═════ Supplied passage
Thanks for the welcome and the info. i've dove in the waters with three purchases -- all parnis via the bay and HK. One is a black b&r homage working chrono with orange face, won it in the low $30s. I also bought an automatic 47 mm Pilot's watch with white and orange face. $56. And i bought a "special edition) radiomir for $65. so an average price of under $60 each. I almost bought a 55 mm black russian diver chrono with green but decided to hold off and wait to see the quality of what i've already ordered. these watches are so reasonable for the 'look', if not the quality, that it's hard NOT to pull the trigger. I have been scanning ebay for MMs similar to yours for under $100. no luck so far. as for current watches, I have a mint accutron spaceview that was given to me in 1969. other than that nothing to speak of. i do wear -- and like -- a black with green dial united colors of benneton chrono. may sound like crap. but it works great and i get lots of comments on it, very sleek looking, and i think they cost about $65 when they were around. and there's a box full of different KOs bought on canal street in manhattan through the years.
══════════
● Required work:
[a] Convert the entries into a JSON list of strings, one string per line and no blank lines, beginning with the first line of the entries and going through the line containing "wooden plank (bbox: 467,356,667,382) <".
[b] Continue the forum post about inexpensive watch purchases from the point where it ends.
═════ Supplied material
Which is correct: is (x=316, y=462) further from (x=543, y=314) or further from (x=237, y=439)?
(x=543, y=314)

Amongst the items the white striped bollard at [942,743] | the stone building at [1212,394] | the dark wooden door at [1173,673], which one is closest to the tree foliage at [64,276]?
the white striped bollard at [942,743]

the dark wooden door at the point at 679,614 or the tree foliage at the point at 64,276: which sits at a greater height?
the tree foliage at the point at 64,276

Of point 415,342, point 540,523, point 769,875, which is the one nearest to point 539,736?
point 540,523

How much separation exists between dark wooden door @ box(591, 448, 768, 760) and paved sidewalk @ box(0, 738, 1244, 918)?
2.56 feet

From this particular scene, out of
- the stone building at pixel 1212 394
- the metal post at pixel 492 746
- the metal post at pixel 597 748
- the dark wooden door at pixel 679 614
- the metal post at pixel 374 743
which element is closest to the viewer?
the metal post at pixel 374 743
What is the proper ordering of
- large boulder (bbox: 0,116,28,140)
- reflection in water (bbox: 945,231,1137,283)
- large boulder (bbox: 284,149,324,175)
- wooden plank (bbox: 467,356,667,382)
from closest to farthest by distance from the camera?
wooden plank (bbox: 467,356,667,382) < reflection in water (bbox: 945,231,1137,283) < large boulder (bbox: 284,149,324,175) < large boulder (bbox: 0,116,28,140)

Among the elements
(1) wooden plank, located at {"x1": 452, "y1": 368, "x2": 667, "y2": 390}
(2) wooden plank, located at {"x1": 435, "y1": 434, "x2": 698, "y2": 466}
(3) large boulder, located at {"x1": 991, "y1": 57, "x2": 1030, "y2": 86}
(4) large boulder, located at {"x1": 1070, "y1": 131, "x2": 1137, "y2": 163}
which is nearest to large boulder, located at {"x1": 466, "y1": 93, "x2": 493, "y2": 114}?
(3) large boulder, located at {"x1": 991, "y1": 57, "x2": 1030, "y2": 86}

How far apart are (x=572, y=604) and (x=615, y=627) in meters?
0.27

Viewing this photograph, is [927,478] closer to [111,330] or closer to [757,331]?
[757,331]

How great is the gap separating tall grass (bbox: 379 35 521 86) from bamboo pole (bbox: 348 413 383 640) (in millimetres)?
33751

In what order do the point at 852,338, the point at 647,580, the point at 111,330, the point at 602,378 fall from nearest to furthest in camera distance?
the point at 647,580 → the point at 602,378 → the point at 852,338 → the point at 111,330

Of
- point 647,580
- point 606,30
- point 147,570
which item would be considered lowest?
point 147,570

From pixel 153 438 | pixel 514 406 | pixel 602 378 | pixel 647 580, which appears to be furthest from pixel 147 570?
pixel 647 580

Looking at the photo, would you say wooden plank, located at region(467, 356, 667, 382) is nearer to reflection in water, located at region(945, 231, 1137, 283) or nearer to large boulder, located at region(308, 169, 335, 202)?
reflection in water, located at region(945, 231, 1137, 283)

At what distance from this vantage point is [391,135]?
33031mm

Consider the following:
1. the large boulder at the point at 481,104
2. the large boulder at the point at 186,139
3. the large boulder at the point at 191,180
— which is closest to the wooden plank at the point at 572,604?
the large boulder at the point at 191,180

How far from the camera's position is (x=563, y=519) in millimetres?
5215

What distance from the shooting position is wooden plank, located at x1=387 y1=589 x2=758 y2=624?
══════════
● Answers to the tasks:
[a]
[
  "Which is correct: is (x=316, y=462) further from (x=543, y=314) or further from (x=237, y=439)?",
  "(x=543, y=314)",
  "Amongst the items the white striped bollard at [942,743] | the stone building at [1212,394] | the dark wooden door at [1173,673], which one is closest to the tree foliage at [64,276]?",
  "the white striped bollard at [942,743]",
  "the dark wooden door at the point at 679,614 or the tree foliage at the point at 64,276: which sits at a greater height?",
  "the tree foliage at the point at 64,276",
  "Of point 415,342, point 540,523, point 769,875, which is the one nearest to point 539,736?",
  "point 540,523",
  "How much separation exists between dark wooden door @ box(591, 448, 768, 760) and paved sidewalk @ box(0, 738, 1244, 918)?",
  "2.56 feet",
  "From this particular scene, out of",
  "- the stone building at pixel 1212 394",
  "- the metal post at pixel 492 746",
  "- the metal post at pixel 597 748",
  "- the dark wooden door at pixel 679 614",
  "- the metal post at pixel 374 743",
  "which element is closest to the viewer?",
  "the metal post at pixel 374 743",
  "What is the proper ordering of",
  "- large boulder (bbox: 0,116,28,140)",
  "- reflection in water (bbox: 945,231,1137,283)",
  "- large boulder (bbox: 284,149,324,175)",
  "- wooden plank (bbox: 467,356,667,382)",
  "from closest to farthest by distance from the camera?",
  "wooden plank (bbox: 467,356,667,382) < reflection in water (bbox: 945,231,1137,283) < large boulder (bbox: 284,149,324,175) < large boulder (bbox: 0,116,28,140)"
]

[b]
----------



## Kutusov

The MMs aren't sold in the bay because apparently that's two words that when put together are copyright of Panerai. You might find them with sterile dials.

I know the watches you bought, if you liked them in pictures, you'll love them in the flesh!

You have an Accutron?? I bet the guys would love to see it over at the electric forum! Take a few pics and while you're at it, why not show your Benneton also over at the "introduce yourself" forum? It's a great way to recruit more people willing to help you on any question you might have! ^_^

Cheers!

PS: We aren't allowed to post selling sites because the forum is payed and owned by a fine seller himself. I also can't PM you because you don't yet have 50 posts. That's why I have no way of telling you where the Marinas came from. Try a google search, you might find them easly


----------



## Phillionaire

Kutusov said:


> You don't like the hands?? Man, that's what caught my eye in the first place! They look like something from the instruments of a WWII plane! Oh, ok, I see why that might be a bad thing on a watch :rofl2:


I'm hearin you, very old aviator-ish, but its the gmt hand I have a problem with. Looks more at home on a diver. Personal opinion but I'd like a duplicate second hand with a coloured tip, maybe in faded yellow. I think that'd finish the watch nicely.

Hmmm now you've got me thinking...


----------



## Kutusov

Phillionaire said:


> Hmmm now you've got me thinking...


Yeah, it's all my fault...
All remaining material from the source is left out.